For 40 days after their plane crashed, four Indigenous children were lost in the Colombian Amazon rainforest.
A major search operation, with rescuers finding a steady string of clues about their whereabouts, came to an end on Friday with the discovery of the children alive.
They were flown to the capital Bogota early Saturday, where ambulances awaited. AFP looks at the timeline of events.
On the morning of May 1, a Cessna 206 plane run by Avianline Charters left a jungle area known as Araracuara to head for San Jose del Guaviare, one of the main towns in the Colombian Amazon.
On board were the pilot, an Indigenous leader of the Huitoto community, as well as Magdalena Mucutui Valencia and her four children -- aged 13, nine, four and 11 months.
Minutes after starting the 350-kilometer (217-mile) flight over the jungle, the pilot reported engine problems and the plane disappeared from radar.
According to officials, the four Huitoto siblings boarded the plane with their mother to flee threats from members of an armed group.
Signs of life
Between May 15 and 16, soldiers found the bodies of the pilot and the two adults in the Caqueta area. The plane was stuck vertically in thick vegetation, with its nose destroyed.
They did not locate the children.
A sniffer dog found the baby's bottle in a secluded spot near the crash site.
More than 100 military personnel were deployed to the area, suspecting there was at least one survivor.
The search was joined by dozens of Indigenous people from nearby villages who are accustomed to traveling through the Amazon -- home to jaguars, snakes and other predators, as well as armed drug smuggling groups.
Military aircraft dumped 10,000 flyers into the forest with survival tips and instructions in Spanish and the children's own Indigenous language.
An air force helicopter also broadcasted an audio recording of the children's grandmother, urging them to stay put.
Shoes, clothes and half-eaten fruit were found among the trees.
About 2.5 kilometers from the crash site, soldiers also found a camp abandoned by guerrillas.
Heavy rainfall and giant trees that can grow up to 40 meters (130 feet) tall made the "Operation Hope" search difficult.
Three weeks after the crash, soldiers found diapers and shoes, and claimed that they had passed within 100 meters of the children. The search was reduced to a 20-square-kilometer section of jungle.

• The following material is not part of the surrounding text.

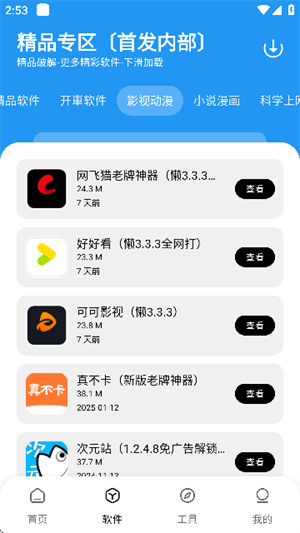 懒羊羊软件库截图3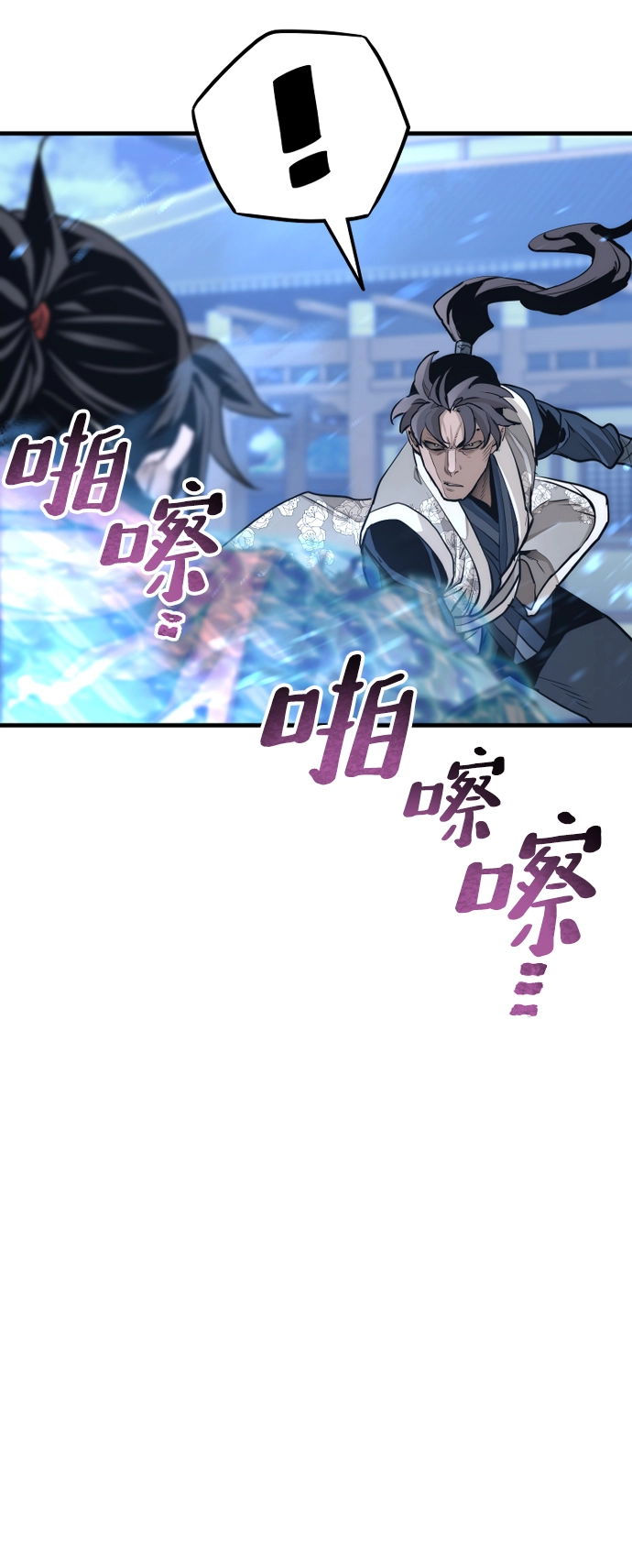 第63话 第118页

On May 17, soldiers came across a makeshift shelter, constructed out of sticks and branches. A dog also found scissors and hair ties.

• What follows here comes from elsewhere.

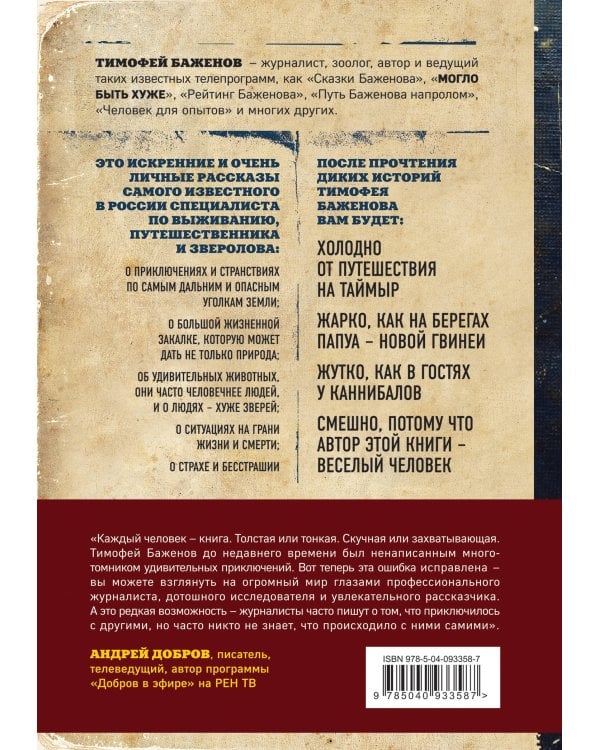 Дикие истории. Дневник настоящего мужика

On the same day, President Gustavo Petro announced that the children had been found alive. But he retracted the statement a day later, saying he had been given false information.

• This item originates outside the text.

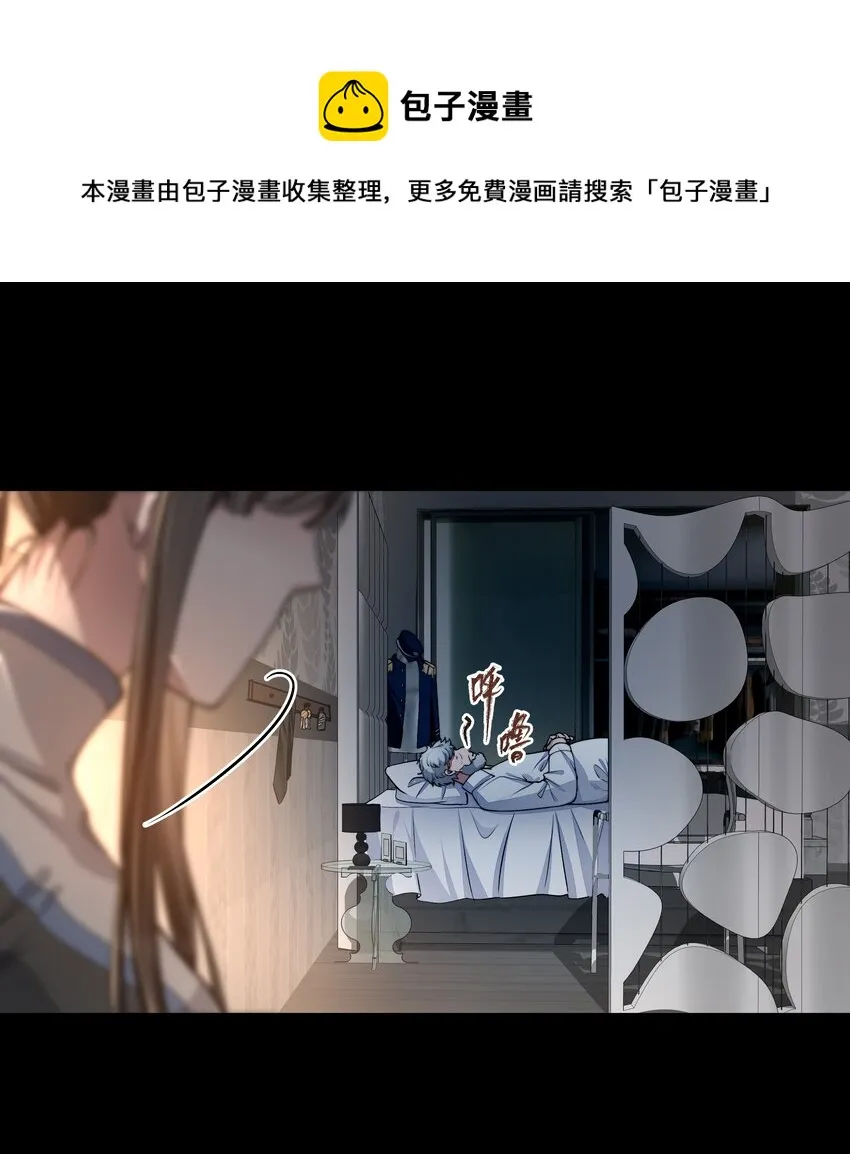 028 解脱 第4页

On May 26, the military organized a symbolic celebration for the baby, who turned one year old that day, having spent almost a month lost in the jungle.
On June 9, Petro announced that the children were found alive and released a photo showing them surrounded by soldiers and Indigenous people who participated in the search. The children appear thin and have no shoes.
"They were alone, they made it on their own. An example of absolute survival that will go down in history," the president said.
According to the military, rescuers found the children about 5 kilometers west of the crash site.
Army rescuers "immediately took charge of and stabilized" the four siblings, who were transferred to San Jose del Guaviare, according to the defense minister.
They arrived at a military airport in Bogota early on June 10, with ambulances waiting to take them to hospital.